Packages-Mall-Inner-ViewIt remains to be proven, however, how a class, with its superiority complex and faux sophistication, entitles its members monopoly over public spaces. And it remains to be reminded that all persons in this country have an equal right to enjoy malls, parks, events and whatever else there is. This is especially important considering the present situation: the ubiquitous fear and danger of security risks have considerably throttled cultural and recreational life in the country. Gone are the days of frequent concerts, festivities and cricket matches. A careful attempt at revival, however, has begun since the past few years with the opening up of certain narrow channels of entertainment: restaurants, malls, cinemas, and occasional festivals.

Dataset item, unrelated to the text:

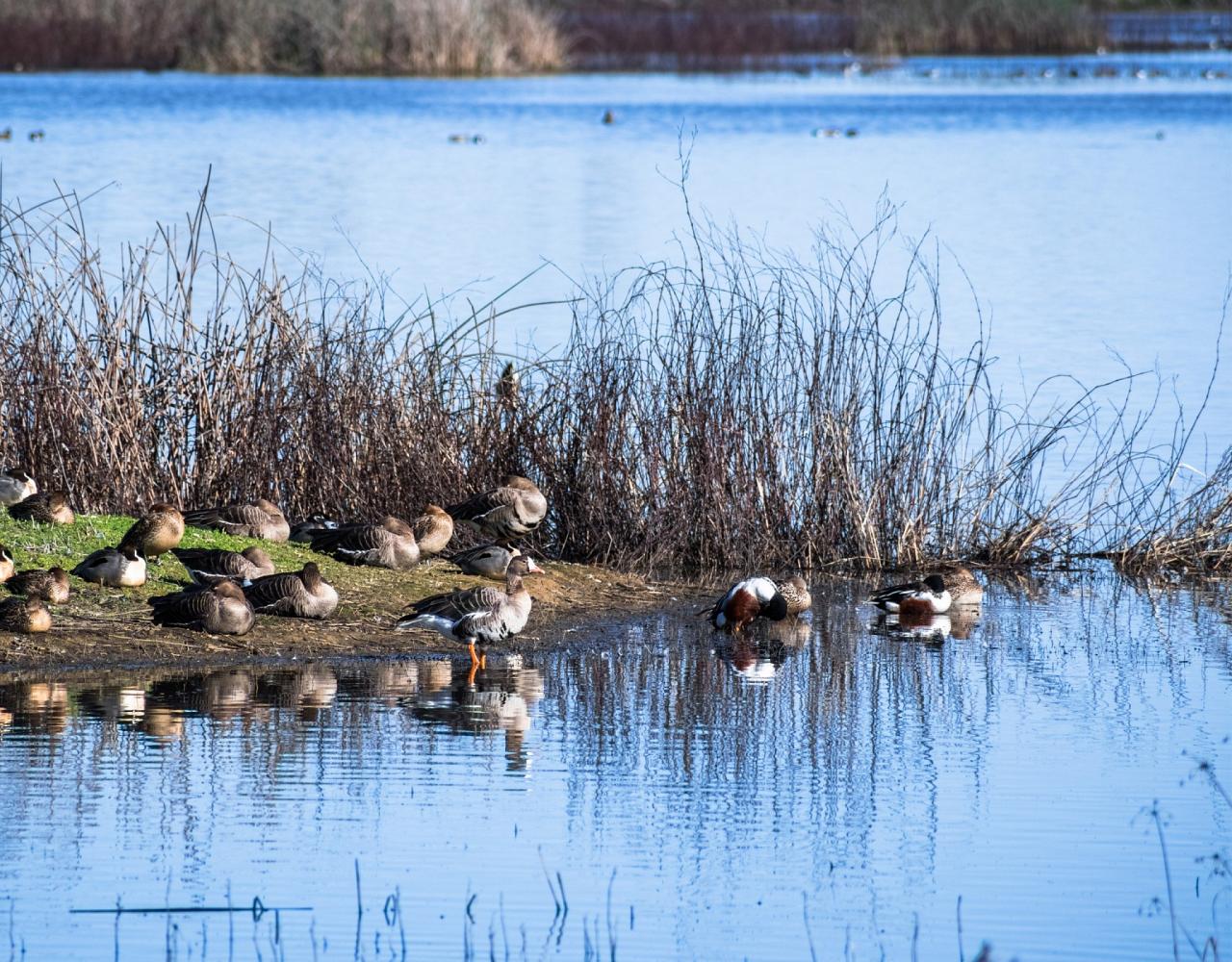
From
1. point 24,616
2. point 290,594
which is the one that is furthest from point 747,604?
point 24,616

Public spaces and events as they are, they’ve allowed various segments of the urban population to access and participate in them, but as much of a breath of fresh air this has been and as welcoming as the democratization of public space should be, it has been accompanied by the aforementioned discontentment in certain quarters. Although several classes still remain barred from accessing these spaces and events due to the limits of familiarity and financial affordability. But ask those who remain repulsed, wronged and affronted by this development and images of an utter disaster would be conjured up. Who let these hordes of the hoi polloi into our idyllic abodes of privilege and into spaces which must only belong to us; the most special, the most cultured of them all. After all, haven’t you heard how fluently we speak English?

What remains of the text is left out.